**AUSGEWÄHLTER TEXTAUSZUG**.
================

24.08.2023 / Interview / Lesezeit: ~ 8 min

Autor/-in: Rebecca Schneebeli

„Gönn dir Stille!“

Autorin und Theologin Eva Maria Nielsen lädt Menschen zu mehr Stille ein – im Alltag und im Kloster.

Die Stille suchen. Das ist für Eva Maria Nielsen sehr wichtig. Sie arbeitet als Autorin und Autorencoach und ist überzeugt: Stille und Kreativität bedingen sich gegenseitig. Als Theologin bietet sie Stille Tage im Kloster an. Wir haben mit ihr gesprochen, was ihre Motivation ist, Menschen in die Stille zu führen und welche Tipps sie hat, um im Alltag mehr Stille zu finden.

Zum Interview mit Eva Maria Nielsen zu Kreativität und biografischem Schreiben

 

ERF: Kreativität ist für dich ein großes Thema, aber auch Stille. Wieso ist dir Stille so wichtig?

Autorin und Theologin Eva Maria Nielsen
Eva Maria Nielsen lebt mit Mann und Sohn in Kopenhagen. Sie ist Autorin, Schreibcoach und ausgebildete Theologin und gehört zur Teresianischen Karmel Gemeinde in Birkenwerder. (Copyright: Anette Hansen)

Eva Maria Nielsen: Das hat viel mit meiner Biografie zu tun. Dieses Suchen nach Stille haben viele Menschen mit mir gemein. Das hat mit unserer Gesellschaft zu tun, mit unserer westlichen Welt. Manchmal fragen mich Menschen: „Wo hast du die Ruhe her?“ Ich denke dann: Ich glaube, ich weiß, wo ich die herhabe, aber das kann ich nicht so schnell weitergeben.

================

**ANGABEN**.
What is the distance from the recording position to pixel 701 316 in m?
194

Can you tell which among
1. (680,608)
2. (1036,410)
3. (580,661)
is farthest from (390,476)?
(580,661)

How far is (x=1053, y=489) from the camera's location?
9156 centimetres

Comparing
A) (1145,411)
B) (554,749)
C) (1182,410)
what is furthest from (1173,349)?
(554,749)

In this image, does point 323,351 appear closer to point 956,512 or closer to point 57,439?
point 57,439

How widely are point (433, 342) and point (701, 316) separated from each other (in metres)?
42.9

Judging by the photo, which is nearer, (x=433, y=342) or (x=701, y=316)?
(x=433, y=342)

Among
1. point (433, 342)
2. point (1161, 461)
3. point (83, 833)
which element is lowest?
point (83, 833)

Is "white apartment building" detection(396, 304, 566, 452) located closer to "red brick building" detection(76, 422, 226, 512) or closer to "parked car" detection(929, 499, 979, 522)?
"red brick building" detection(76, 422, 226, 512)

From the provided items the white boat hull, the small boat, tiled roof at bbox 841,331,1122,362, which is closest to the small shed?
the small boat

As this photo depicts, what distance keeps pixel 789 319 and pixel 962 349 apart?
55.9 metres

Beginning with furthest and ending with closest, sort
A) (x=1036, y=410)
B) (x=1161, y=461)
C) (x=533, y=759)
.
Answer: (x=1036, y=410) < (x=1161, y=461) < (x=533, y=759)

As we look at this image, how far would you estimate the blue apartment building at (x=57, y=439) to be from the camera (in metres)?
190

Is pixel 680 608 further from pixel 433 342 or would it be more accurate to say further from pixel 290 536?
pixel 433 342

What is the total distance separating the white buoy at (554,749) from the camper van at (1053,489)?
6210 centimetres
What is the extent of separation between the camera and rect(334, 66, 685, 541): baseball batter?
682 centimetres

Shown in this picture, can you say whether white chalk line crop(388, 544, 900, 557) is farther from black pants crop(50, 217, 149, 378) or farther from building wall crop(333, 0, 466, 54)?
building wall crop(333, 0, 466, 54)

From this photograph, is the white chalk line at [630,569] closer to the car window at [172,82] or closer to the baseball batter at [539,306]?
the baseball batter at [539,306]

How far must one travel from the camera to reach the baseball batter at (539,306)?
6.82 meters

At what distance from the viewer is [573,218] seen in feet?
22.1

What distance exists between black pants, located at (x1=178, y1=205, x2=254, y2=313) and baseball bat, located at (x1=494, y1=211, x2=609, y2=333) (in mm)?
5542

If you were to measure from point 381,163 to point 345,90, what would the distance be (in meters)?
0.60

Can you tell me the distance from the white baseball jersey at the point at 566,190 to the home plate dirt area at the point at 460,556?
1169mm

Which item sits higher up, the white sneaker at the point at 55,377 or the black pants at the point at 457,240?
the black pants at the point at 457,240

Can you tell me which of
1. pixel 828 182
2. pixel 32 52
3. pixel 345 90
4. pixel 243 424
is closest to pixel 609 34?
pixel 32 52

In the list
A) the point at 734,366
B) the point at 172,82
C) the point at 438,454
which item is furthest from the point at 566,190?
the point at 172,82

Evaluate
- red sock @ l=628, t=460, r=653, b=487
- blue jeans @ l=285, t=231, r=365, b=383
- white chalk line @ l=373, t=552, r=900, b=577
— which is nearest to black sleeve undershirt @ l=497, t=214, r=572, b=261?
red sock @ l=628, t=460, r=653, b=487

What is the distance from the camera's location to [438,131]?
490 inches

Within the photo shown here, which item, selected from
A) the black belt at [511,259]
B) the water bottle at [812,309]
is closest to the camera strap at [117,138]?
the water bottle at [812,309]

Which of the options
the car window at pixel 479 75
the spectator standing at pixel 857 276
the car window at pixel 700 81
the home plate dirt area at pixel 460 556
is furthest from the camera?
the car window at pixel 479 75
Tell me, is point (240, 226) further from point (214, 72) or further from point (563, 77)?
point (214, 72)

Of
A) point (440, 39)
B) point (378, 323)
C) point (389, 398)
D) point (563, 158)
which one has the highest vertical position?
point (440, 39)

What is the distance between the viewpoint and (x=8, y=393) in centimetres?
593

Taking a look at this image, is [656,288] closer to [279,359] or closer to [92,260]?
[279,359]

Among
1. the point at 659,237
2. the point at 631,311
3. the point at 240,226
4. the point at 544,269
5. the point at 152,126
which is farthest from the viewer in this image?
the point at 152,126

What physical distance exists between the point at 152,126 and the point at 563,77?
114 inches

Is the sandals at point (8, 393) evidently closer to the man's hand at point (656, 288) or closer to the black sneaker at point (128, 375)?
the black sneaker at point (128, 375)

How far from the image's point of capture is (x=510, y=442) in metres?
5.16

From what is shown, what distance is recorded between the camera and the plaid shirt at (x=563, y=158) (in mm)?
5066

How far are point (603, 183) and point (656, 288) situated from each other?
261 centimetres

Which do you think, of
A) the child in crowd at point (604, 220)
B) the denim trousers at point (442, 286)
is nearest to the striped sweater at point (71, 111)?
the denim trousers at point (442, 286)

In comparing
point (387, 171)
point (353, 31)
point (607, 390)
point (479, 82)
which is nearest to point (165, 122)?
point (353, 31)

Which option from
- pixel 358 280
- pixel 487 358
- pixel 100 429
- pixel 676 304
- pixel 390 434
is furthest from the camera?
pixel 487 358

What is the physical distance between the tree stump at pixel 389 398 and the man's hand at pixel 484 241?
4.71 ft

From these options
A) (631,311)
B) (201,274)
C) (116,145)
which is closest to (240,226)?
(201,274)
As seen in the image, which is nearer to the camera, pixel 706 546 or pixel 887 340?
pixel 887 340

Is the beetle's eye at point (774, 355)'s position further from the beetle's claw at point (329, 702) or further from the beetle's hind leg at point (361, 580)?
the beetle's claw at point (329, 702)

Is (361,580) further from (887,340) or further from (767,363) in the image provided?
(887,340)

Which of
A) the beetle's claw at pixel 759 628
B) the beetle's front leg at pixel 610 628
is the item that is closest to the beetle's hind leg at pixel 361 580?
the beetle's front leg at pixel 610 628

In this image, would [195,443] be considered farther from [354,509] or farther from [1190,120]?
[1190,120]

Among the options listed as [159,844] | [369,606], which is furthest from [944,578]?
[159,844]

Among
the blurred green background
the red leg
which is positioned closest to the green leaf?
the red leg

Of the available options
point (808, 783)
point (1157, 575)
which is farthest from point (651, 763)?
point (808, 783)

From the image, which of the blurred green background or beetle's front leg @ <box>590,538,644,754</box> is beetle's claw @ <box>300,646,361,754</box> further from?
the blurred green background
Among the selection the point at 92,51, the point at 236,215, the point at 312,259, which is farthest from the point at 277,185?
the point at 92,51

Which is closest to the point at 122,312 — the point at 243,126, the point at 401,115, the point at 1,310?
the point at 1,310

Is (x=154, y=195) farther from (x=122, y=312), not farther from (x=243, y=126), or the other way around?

================

**AUFGABE A**.
In welcher Stadt lebt Eva Maria Nielsen laut dem Textauszug über Stille?
**AUFGABE B**.
Schreib den Textauszug über Stille im Anschluss an seinen letzten Satz weiter.
Die Einträge stammen aus einer anderen Quelle.

**ERGEBNIS A**.
In Kopenhagen.

**ERGEBNIS B**.
Ich hoffe bei meinen Stille-Angeboten immer, dass Menschen in der Stille ein Stück weit geheilt werden. Ich bin überzeugt davon, wenn wir als Gruppe Stille Tage im Rahmen eines Klosters erleben, dann ist da jemand, der größer ist als ich und der diese Menschen berührt.

Auch das biografische Schreiben anhand der Heldenreise biete ich bewusst in einem christlichen Rahmen an, ohne dass wir viel über den Glauben sprechen. Aber ich glaube, dieser Rahmen berührt Menschen tief im Innern.

Ob bei den Teilnehmern etwas in dieser Woche passiert oder erst in fünf Jahren, ist mich nicht entscheidend. Ich habe gesät, Gott wird schon ernten.

Es beginnt damit, sich selbst Stille zu erlauben

ERF: Es gibt viele Menschen, die ein Problem mit und vielleicht sogar Angst vor Stille haben. Was ist dein Tipp für Menschen, die sich vor der Stille scheuen?

Eva Maria Nielsen: Ich glaube, das liegt einfach daran, dass wir Stille nicht mehr lernen. Sich vielleicht auch mal zu langweilen und das auszuhalten. Denn, wenn wir ruhig werden, kommen ja auch all diese Gedanken, über die wir lieber nicht nachdenken würden.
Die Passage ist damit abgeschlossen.